Consiglio di Stato, sezione III, sentenza 22 maggio 2017, n. 2390

L’articolo 5, comma 5, del D.Lgs. n. 286/98, nell’imporre all’amministrazione di prendere in considerazione i nuovi e sopraggiunti elementi favorevoli allo straniero, si riferisce a quelli esistenti e formalmente rappresentati o comunque conosciuti dall’amministrazione al momento dell’adozione del provvedimento, mentre nessuna rilevanza (salvo quella di giustificare un eventuale riesame della posizione dello straniero da parte dell’amministrazione, qualora sollecitato dall’interessato) può essere attribuita a fatti sopravvenuti o rappresentati successivamente

Consiglio di Stato

sezione III

sentenza 22 maggio 2017, n. 2390

REPUBBLICA ITALIANA

IN NOME DEL POPOLO ITALIANO

Il Consiglio di Stato

in sede giurisdizionale

Sezione Terza

ha pronunciato la presente

SENTENZA

sul ricorso numero di registro generale 5.528 del 2016, proposto da

-OMISSIS-, rappresentato e difeso dall’avvocato Cl. Pe., domiciliato ai sensi dell’articolo 25 c.p.a. presso la segreteria della III Sezione del Consiglio di Stato in Roma, piazza (…);

contro

Il Ministero dell’Interno, in persona del Ministro pro tempore, e la Questura di Verona, in persona del Questore pro tempore, entrambi rappresentati e difesi per legge dall’Avvocatura Generale dello Stato, presso i cui uffici sono domiciliati in Roma, via (…);

per la riforma

della sentenza breve del T.A.R. per il Veneto – Venezia, Sezione Terza, n. 326/2016, resa tra le parti, concernente diniego del rinnovo del permesso di soggiorno per attesa occupazione.

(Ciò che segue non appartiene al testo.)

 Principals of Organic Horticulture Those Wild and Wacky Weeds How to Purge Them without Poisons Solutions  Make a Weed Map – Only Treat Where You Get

Visti il ricorso in appello e i relativi allegati;

visto l’atto di costituzione in giudizio del Ministero dell’Interno e della Questura di Verona;

viste le memorie difensive;

visti tutti gli atti della causa;

relatore nell’udienza pubblica del giorno 20 aprile 2017 il Consigliere Oswald Leitner e uditi, per l’appellante, l’Avvocato Cl. Pe. e, per gli appellati, l’Avvocato dello Stato Al. Ma.;

ritenuto e considerato in fatto e diritto quanto segue.

FATTO e DIRITTO

Con il presente atto d’appello viene impugnata la sentenza del Tribunale amministrativo regionale per il Veneto n. 326/2016 del 29 marzo 2016, con la quale è stato respinto il ricorso proposto dall’odierno appellante avverso il provvedimento della Questura di Verona di rigetto dell’istanza di rinnovo del permesso di soggiorno per attesa occupazione, notificato all’interessato il 26 novembre 2015.

Il diniego è stato motivato dal Questore in considerazione del fatto che il ricorrente non avrebbe allegato la certificazione comprovante l’immediata disponibilità allo svolgimento dell’attività lavorativa resa al Centro per l’Impiego, che lo stesso ricorrente avrebbe già beneficiato di un permesso di soggiorno per attesa occupazione e che non sarebbe stata presentata alcuna documentazione relativa al sostegno al reddito percepito come lavoratore nonché, infine, che l’ultimo reddito percepito risalirebbe al periodo dal 11 luglio 2013 al 13 dicembre 2013, per un totale di 1.449,00 Euro, e che l’interessato risulterebbe carente di mezzi di sussistenza sufficienti e commisurati ai motivi e alla durata del permesso di soggiorno, requisito quest’ultimo espressamente previsto dal combinato disposto degli articoli 22, comma 11, e 29, comma 3, D.L.vo n. 286/98.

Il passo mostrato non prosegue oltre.